[Excerpts from a spatial dataset]
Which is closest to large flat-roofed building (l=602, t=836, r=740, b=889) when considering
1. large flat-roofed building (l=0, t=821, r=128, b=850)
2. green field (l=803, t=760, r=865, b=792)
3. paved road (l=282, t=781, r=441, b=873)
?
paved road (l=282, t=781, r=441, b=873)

> REQUIRED TASK: Retype all of the material above character for character, with no changes.

> TASK SOLUTION:
Which is closest to large flat-roofed building (l=602, t=836, r=740, b=889) when considering
1. large flat-roofed building (l=0, t=821, r=128, b=850)
2. green field (l=803, t=760, r=865, b=792)
3. paved road (l=282, t=781, r=441, b=873)
?
paved road (l=282, t=781, r=441, b=873)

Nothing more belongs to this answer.